The Subcommittee had said that Healthy People 2020 should re-establish a set of leading health indicators that can be used to track general progress related to priority objectives and other objectives. Leading health indicators are outcomes and are issues that should be tracked to measure progress in a certain domain. Previously established sets of health indicators, such as the leading health indicators, actual causes of death, State Health rankings, or State of the USA indicators, could be used. Dr. King requested feedback.
Upon his return, Dr. Fielding said leading health indicators need not be limited to health, but could include social and economic factors. Social and economic determinants offer a way to engage stakeholders from a variety of backgrounds in collaborative efforts. A Committee member added the role of data collection systems in gathering the data to support such efforts should be examined. The Committee discussed the fact that leading health indicators do not necessarily relate to priority objectives, although they may overlap. Determining which objectives are "priorities" may prove to be politically challenging.
RADM Slade-Sawyer commented that one way to address political challenges could be to say that these are national priorities, but priorities at the local level may look different. Dr. Kumanyika said it is important to have national priorities, but that the Advisory Committee may not be the correct body to set them. Others agreed with this stance. The Committee could talk about the role of DHHS or the FIW in setting such priorities. There are some areas where special efforts are needed to move the nation to the next level of progress, where perhaps the Federal government should do something visionary to move things along.
Dr. Fielding remarked that the word "priorities" might be problematic. Dr. Kumanyika suggested using the phrase, "areas of special emphasis" rather than "priorities." A Committee member said this approach was attempted in Wisconsin and was not successful. Community-members did not buy into the state priorities. Dr. Fielding noted the sensitivity of priority-setting with regard to the danger of disenfranchising some stakeholders. The other possibility to explore is that there might be a way to state priorities that are not disease or condition specific, such as those that are implied in the Committee's Phase I report (e.g., social or environmental determinants). Dr. Fielding asked the Subcommittee on Priorities to continue working on the questions of whether national priorities should be set and how they should relate to indicators.

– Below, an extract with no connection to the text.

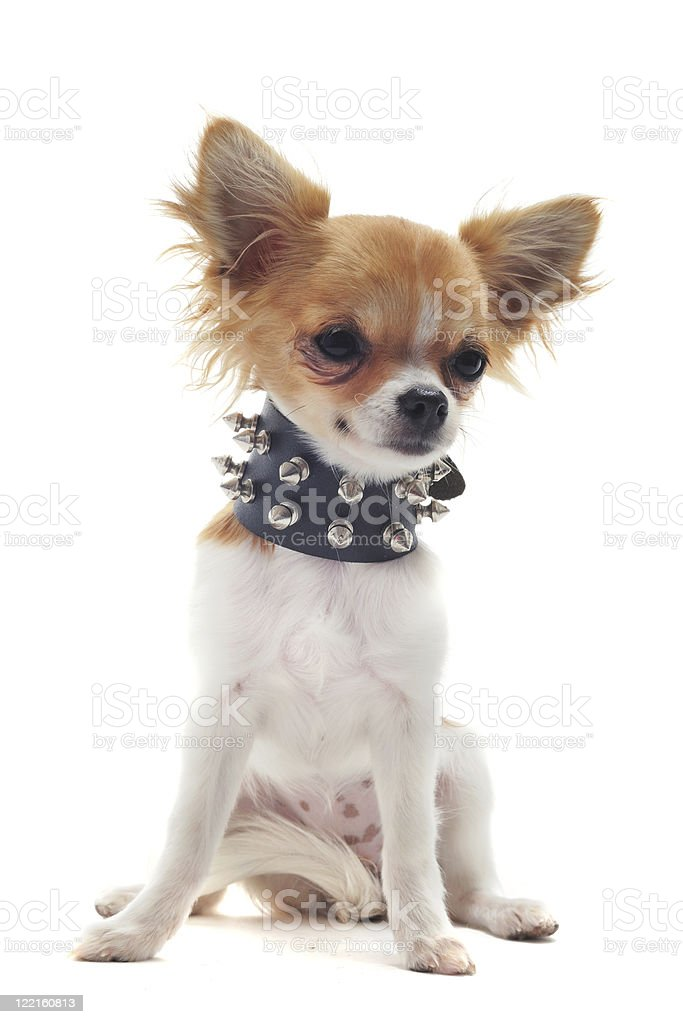 chihuahua with studded collar stock photo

RADM Slade-Sawyer noted in the past, Healthy People stakeholders have expressed confusion about where they should begin. She asked whether the Committee was saying that priorities should not be set due to the risk of leaving someone out. How should burden and amelioration be factored into decision-making? The Committee discussed these issues further, explaining that priority should be given to cross-cutting areas that have not received enough attention. Policies should be considered as potential interventions, not just additional resources for programs. Also, priority should be given to implementing evidence-based strategies that have been proven effective. It was agreed that the Subcommittee would reconvene to clarify the distinctions between core indicators and priority objectives, and to articulate a process for developing these.

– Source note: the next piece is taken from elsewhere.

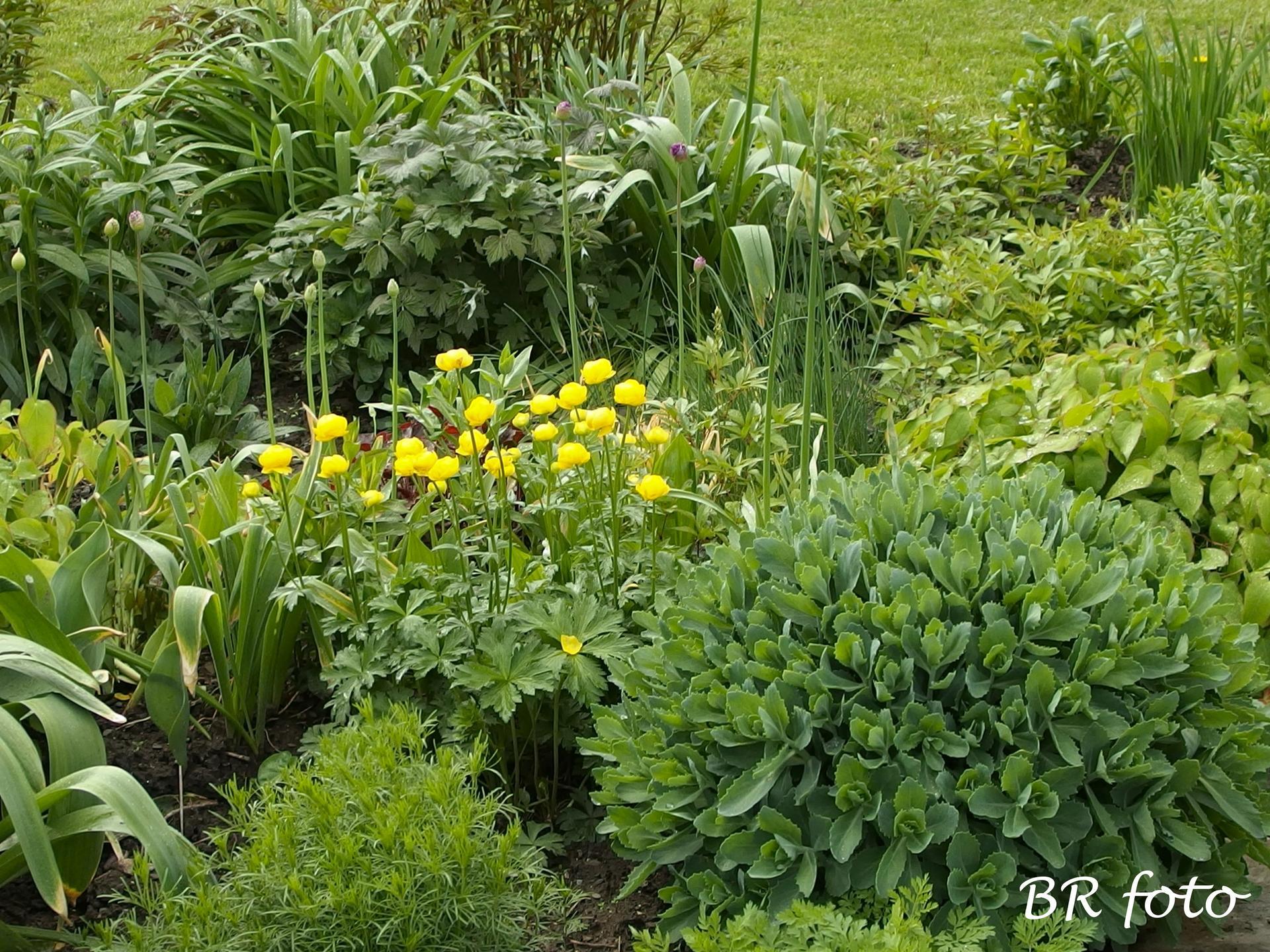 Pozvání do zahrady 2021 - smíšený trvalkový záhon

Expert Presentation: The Alliance to Make US Healthiest
John Clymer, Senior Advisor to the Alliance to Make US Healthiest, presented his perspective on implementation of Healthy People. The Alliance fosters public and private collaboration to spark innovative actions and connect individuals to a national movement. Conceived by public health leaders, it is intended to move the U.S. from its ranking as 37th healthiest nation in the world to the "healthiest nation." The mission of the Alliance to Make US Healthiest is to provide leadership and facilitate actions by organizations and individuals that encourage or sustain health and well-being.
Just as Healthy People focuses on providing clear objectives and allowing diverse groups to combine efforts, the Alliance focuses on supporting individuals and organizational efforts that make it easier to adopt lifestyle choices to positively influence our nation's health. The Alliance will draw upon Healthy People goals and objectives and the leading indicators of health to choose a set of goals that will galvanize and resonate with the public. The Alliance's board had endorsed the decision to use the year 2020 as the end-date for their goals. Mr. Clymer presented screen shots of the alliance Web site via www.healthiestnation.org . He stressed that the nation must expand the current conversation from a focus on healthcare reform to creating health and well-being and promoting health equity throughout the nation.
VI. Next Steps
Dr. Fielding would like feedback on how the Advisory Committee can help to make recommendations related to implementation of evidence-based practices in Healthy People. He thanked the Committee members and members of the public for their participation in an extremely productive meeting.